**Extracted text:**
Sabre\DAV\Exception\NotAuthenticated: No  public access to this resource., No 'Authorization: Basic' header  found. Either the client didn't send one, or the server is  misconfigured, No 'Authorization: Bearer' header found. Either the  client didn't send one, or the server is mis-configured, No  'Authorization: Basic' header found. Either the client didn't send one,  or the server is misconfigured

I found out I had set my password instead of an app password in ~/.davfs2/secrets. Now the log is gone and the time for my ls is very reasonable.

theof avatar May 15 '23 16:05 theof

Performance with basic auth is always very bad since it needs to do hashing. App password can be directly compared and don't have this performance penalty.

**Data supplied:**
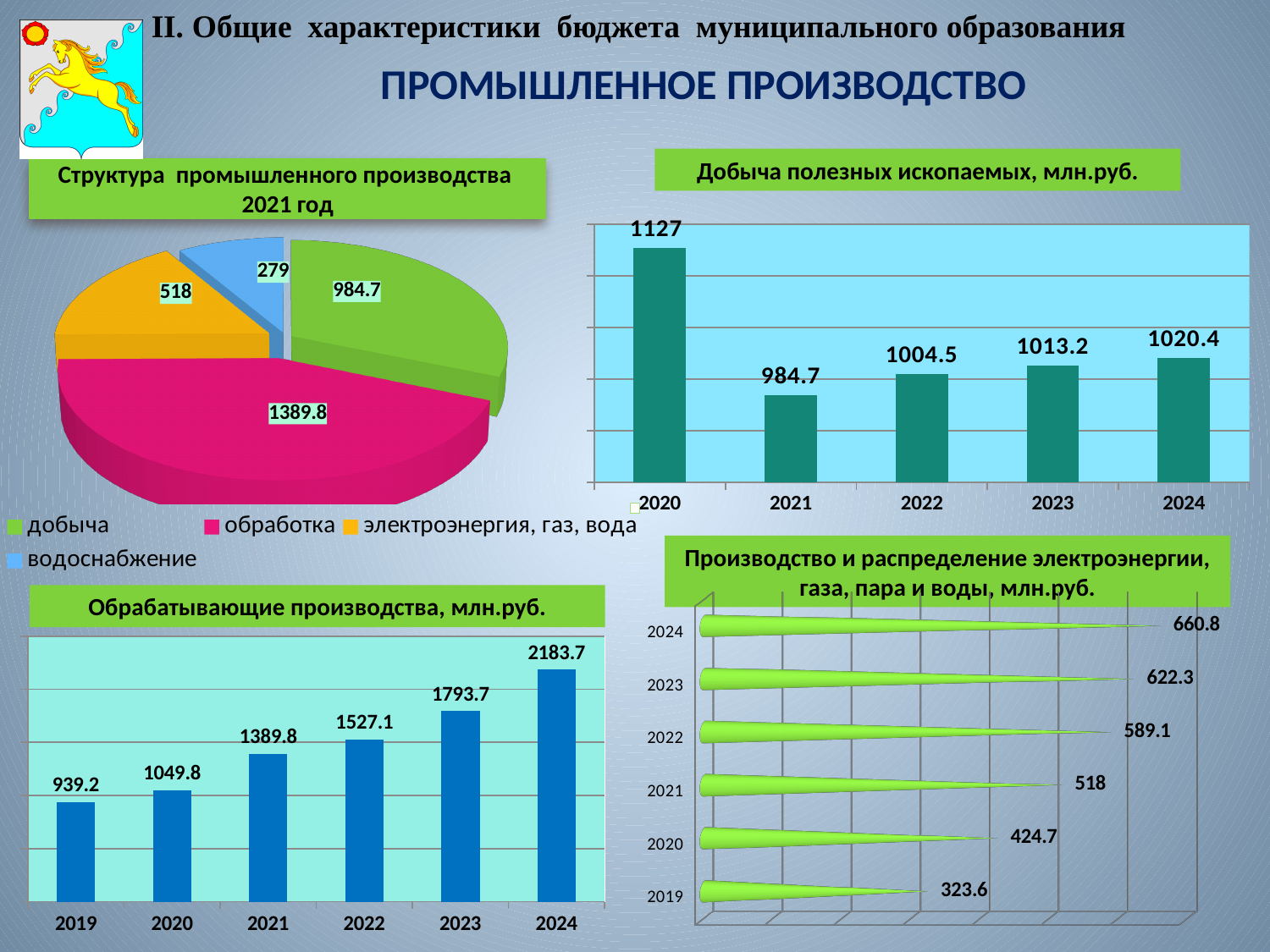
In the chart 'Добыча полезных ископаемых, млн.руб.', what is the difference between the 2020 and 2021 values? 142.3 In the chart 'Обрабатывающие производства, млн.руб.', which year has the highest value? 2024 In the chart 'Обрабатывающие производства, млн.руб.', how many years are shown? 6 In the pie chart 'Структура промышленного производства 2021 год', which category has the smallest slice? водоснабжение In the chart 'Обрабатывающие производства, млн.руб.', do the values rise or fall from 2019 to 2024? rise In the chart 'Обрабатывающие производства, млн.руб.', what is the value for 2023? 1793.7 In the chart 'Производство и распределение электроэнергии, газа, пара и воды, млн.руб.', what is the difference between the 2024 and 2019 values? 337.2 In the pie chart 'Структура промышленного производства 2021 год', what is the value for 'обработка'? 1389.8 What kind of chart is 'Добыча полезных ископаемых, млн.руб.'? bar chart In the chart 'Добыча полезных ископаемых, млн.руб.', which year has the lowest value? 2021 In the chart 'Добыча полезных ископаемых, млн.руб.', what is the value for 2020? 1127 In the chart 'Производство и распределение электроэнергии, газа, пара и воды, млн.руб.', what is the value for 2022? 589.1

---

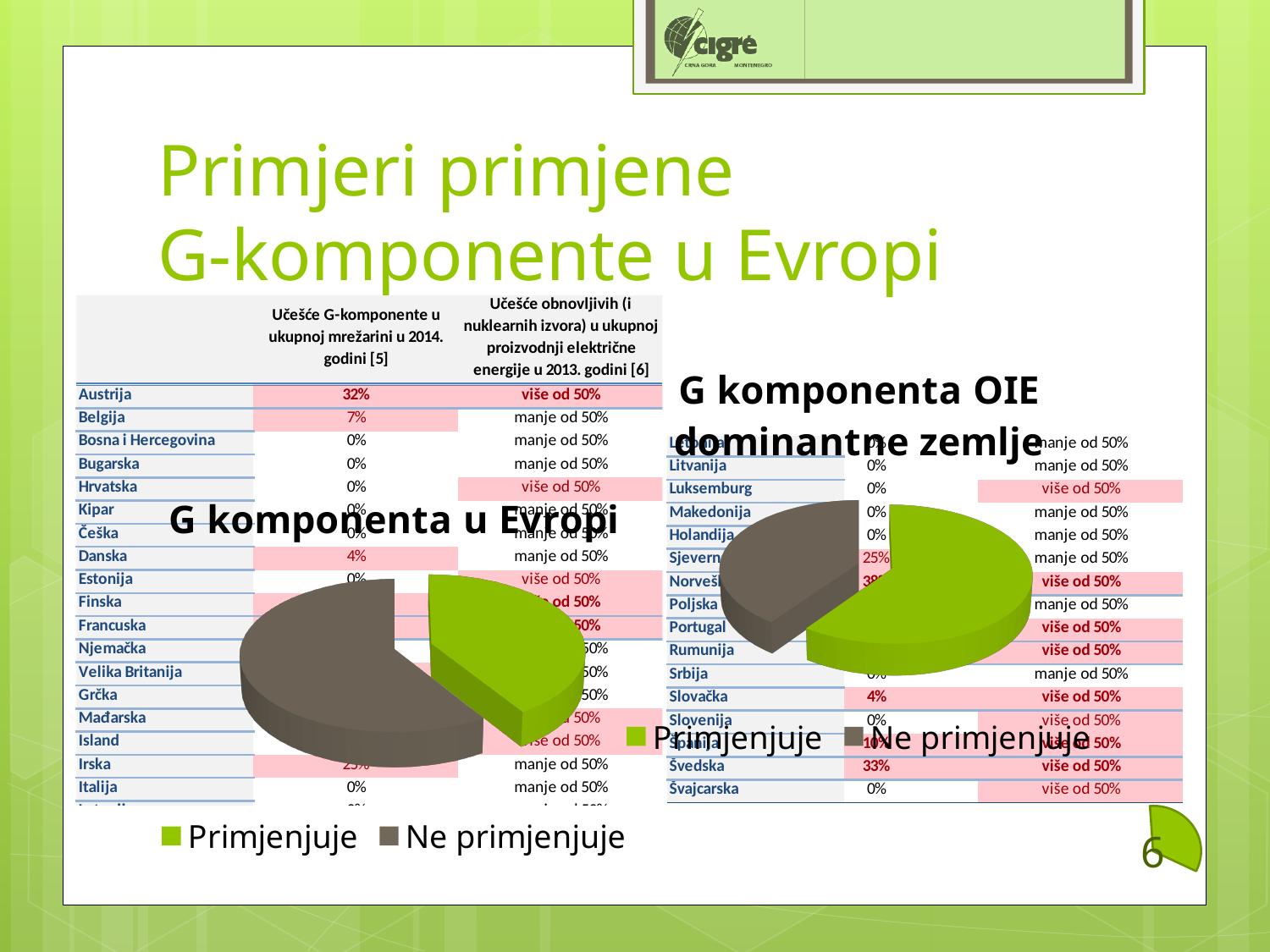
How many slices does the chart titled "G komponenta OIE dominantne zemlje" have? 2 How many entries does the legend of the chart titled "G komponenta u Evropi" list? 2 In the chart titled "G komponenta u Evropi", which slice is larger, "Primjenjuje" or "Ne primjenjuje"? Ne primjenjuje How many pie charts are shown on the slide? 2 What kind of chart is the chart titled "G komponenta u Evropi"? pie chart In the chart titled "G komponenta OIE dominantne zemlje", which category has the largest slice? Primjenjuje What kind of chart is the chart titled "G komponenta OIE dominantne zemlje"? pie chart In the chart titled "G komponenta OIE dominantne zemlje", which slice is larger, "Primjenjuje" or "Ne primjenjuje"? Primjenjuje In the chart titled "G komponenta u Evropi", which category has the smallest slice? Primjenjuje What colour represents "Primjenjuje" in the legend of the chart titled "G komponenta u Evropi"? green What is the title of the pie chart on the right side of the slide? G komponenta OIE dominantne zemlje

**Requirement 1:** In the forum thread, swap "hashing" for "key stretching" and write out everything from "theof avatar May" down to "this performance penalty.".
**Requirement 2:**
Answer these about the forum thread:
(a) In which file had the poster put their password instead of an app password?
(b) Besides the 'Authorization: Basic' header, which header does the error say was not found?
(c) Why is performance with basic auth always very bad?
The data has nothing to do with the forum thread.

**Your solution 1:**
theof avatar May 15 '23 16:05 theof

Performance with basic auth is always very bad since it needs to do key stretching. App password can be directly compared and don't have this performance penalty.

**Your solution 2:**
(a) ~/.davfs2/secrets
(b) The 'Authorization: Bearer' header.
(c) It needs to do hashing.